Mangroves, Mosquitoes, and Cyclones
Pacific Creek, Curtis Island
Sailing up the Queensland coast
Did we say we were back in the tropics in the previous post? Well - one of the implications of that is that any weather forecast beyond 72hrs may be subject to drastic change around this time of the year...
When we left Scarborough on 01APR the NZ MetService's Bob McDavitt had just declared the South Pacific Cyclone Season to be over as there wasn't enough moisture around for anything significant to happen before the sun got too far north of the equator. The weather didn't think so however... By the time we got to Great Keppel Island three days later, US NOAA's GFS forecast model showed a cyclone brewing just south of the Solomons. The GFS predicted it to make landfall in northern Queensland a week later and then 'roll down' SSE along the Queensland coast - on a direct collision course with us.

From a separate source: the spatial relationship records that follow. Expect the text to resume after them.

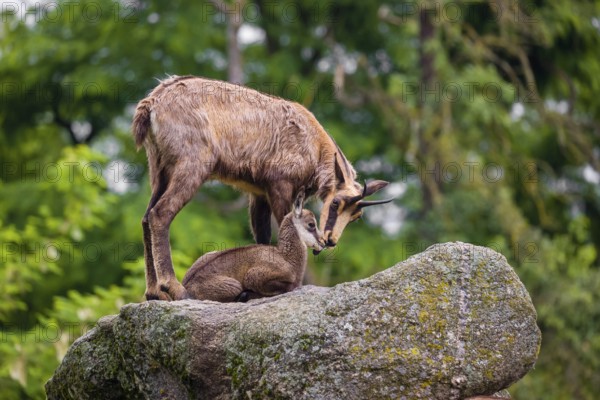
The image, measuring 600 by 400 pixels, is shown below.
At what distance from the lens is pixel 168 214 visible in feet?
24.8

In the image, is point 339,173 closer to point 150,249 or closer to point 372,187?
point 372,187

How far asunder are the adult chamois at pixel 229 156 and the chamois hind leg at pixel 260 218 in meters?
0.11

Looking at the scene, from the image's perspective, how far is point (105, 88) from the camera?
2022 centimetres

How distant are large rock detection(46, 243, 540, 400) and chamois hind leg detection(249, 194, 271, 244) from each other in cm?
147

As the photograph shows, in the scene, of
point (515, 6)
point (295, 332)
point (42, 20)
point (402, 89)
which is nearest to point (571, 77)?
point (515, 6)

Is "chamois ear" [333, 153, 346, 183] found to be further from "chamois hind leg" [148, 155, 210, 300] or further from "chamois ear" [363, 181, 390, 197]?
"chamois hind leg" [148, 155, 210, 300]

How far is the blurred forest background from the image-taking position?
57.0ft

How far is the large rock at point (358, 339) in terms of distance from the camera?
6.27 metres

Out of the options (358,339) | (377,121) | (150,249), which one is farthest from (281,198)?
(377,121)

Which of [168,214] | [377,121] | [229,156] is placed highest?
[229,156]

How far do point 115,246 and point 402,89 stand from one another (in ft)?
20.2

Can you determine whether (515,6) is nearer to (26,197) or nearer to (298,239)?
(26,197)

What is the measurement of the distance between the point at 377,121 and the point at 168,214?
13.7 m

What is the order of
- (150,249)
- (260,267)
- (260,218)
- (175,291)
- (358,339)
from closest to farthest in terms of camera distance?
(358,339)
(175,291)
(260,267)
(150,249)
(260,218)
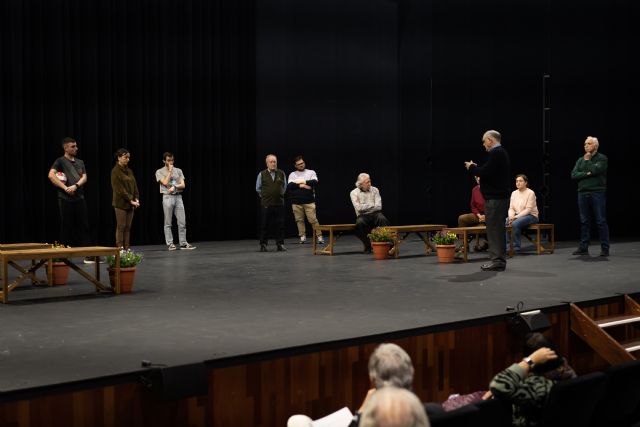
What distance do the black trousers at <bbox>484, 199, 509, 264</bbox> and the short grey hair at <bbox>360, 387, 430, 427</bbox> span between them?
4.97m

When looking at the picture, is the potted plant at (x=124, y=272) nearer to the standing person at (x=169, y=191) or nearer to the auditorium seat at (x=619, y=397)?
the auditorium seat at (x=619, y=397)

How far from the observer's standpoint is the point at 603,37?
38.2 feet

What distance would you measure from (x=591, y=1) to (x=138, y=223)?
7187 mm

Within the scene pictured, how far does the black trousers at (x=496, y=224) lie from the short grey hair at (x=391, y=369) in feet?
15.1

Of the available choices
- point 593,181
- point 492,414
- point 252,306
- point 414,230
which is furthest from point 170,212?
point 492,414

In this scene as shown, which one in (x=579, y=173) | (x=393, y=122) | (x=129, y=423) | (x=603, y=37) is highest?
(x=603, y=37)

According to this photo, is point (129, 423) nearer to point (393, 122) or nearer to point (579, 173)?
point (579, 173)

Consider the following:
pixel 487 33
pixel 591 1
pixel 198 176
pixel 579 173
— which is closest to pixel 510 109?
pixel 487 33

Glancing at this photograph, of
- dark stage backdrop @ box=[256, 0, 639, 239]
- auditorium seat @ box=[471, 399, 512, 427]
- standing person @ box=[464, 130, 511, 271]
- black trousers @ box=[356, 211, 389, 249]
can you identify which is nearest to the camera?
auditorium seat @ box=[471, 399, 512, 427]

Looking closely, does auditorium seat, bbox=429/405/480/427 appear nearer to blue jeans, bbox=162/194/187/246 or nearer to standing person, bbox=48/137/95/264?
standing person, bbox=48/137/95/264

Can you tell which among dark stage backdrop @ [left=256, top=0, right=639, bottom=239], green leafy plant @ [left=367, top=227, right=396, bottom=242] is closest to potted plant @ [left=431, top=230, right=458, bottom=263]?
green leafy plant @ [left=367, top=227, right=396, bottom=242]

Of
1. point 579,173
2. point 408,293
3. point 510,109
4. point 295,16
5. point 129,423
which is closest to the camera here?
point 129,423

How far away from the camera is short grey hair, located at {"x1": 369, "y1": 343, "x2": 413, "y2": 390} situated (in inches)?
96.7

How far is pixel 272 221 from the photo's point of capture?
9891mm
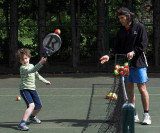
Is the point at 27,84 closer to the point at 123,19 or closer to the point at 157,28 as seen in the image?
the point at 123,19

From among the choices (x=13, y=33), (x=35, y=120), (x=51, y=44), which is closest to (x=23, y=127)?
(x=35, y=120)

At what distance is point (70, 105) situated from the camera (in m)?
8.03

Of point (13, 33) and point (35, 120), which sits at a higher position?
point (13, 33)

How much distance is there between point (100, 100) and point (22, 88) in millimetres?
2765

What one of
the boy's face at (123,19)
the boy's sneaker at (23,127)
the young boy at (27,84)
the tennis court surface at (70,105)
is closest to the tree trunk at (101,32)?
the tennis court surface at (70,105)

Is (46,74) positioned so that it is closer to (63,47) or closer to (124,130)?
(63,47)

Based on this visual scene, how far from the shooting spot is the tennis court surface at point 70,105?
6133 millimetres

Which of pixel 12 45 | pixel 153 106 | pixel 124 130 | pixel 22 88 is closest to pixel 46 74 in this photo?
pixel 12 45

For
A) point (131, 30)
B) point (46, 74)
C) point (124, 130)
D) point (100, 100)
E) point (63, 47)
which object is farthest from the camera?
point (63, 47)

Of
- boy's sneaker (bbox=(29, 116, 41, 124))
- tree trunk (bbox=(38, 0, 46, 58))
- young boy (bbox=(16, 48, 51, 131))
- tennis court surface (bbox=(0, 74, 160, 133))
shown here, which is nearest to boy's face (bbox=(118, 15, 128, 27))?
young boy (bbox=(16, 48, 51, 131))

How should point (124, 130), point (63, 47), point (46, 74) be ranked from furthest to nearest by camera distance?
1. point (63, 47)
2. point (46, 74)
3. point (124, 130)

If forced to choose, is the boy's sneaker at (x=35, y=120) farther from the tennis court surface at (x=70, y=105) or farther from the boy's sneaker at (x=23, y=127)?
the boy's sneaker at (x=23, y=127)

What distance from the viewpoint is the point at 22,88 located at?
611 cm

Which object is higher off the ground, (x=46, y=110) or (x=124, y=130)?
(x=124, y=130)
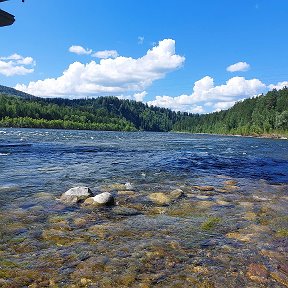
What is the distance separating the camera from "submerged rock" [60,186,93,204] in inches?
509

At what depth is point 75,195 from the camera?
13281 millimetres

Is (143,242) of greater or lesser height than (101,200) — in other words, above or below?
below

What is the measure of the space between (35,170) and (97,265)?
50.3 ft

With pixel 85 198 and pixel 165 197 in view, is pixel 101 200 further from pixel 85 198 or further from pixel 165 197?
pixel 165 197

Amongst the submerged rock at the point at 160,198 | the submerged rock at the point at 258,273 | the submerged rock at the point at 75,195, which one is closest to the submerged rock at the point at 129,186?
the submerged rock at the point at 160,198

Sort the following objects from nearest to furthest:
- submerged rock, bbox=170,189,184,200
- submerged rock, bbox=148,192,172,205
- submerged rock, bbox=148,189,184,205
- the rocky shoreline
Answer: the rocky shoreline → submerged rock, bbox=148,192,172,205 → submerged rock, bbox=148,189,184,205 → submerged rock, bbox=170,189,184,200

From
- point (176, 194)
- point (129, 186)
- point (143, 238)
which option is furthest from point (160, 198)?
point (143, 238)

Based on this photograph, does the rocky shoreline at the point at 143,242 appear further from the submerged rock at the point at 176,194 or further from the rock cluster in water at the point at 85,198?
the submerged rock at the point at 176,194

The European ECMWF model was more optimistic and showed the system as a depression that would eventually dissipate over the York Peninsula, well to our north. With the models disagreeing (a good indicator that no one knows what's going to happen) and only one day left before some strong SE winds would prevent us from getting out of the cyclone's potential path, it was pretty much a no-brainer Sunday a week ago: Sail back 25nm to the south and hole up in Pacific Creek, a mangrove lined creek that has a reputation as a good cyclone hole.
Thus we spent the last week here, eagerly following the changing forecasts and scoping out what to do in a worst case scenario (the creek does indeed provide very good shelter and cushioning by the mangroves). The GFS stuck with its story and was right in the end: TC Ita hit northern Queensland pretty hard as a category 5 cyclone when it made landfall last Saturday. Luckily for us it lost some steam over land and was only a category 1 by the time it had gone back offshore, with its center passing us about 100nm to the east early this morning. So in the end all we felt here was a gusty Sunday night and Monday morning, with some wind against spring tide antics in the creek (the crew of Pacific Pearl II had been very helpful in providing us with some local advice). We'll probably remember this week primarily for the relentless mosquitoes which we'll be happy to leave behind ;-)
It was not a bad week though - lots of time to pursue our own projects and we were definitely glad we weren't anywhere farther north. There is almost an ironic symmetry: When we started this trip in September 2011, late season hurricane Irene made it all the way up to Maine and forced us to backtrack a few days after we had put Namani back into the water. Now we seem to have had the southern hemisphere mirror image.
Now we'll be moving north again as soon as the seas subside.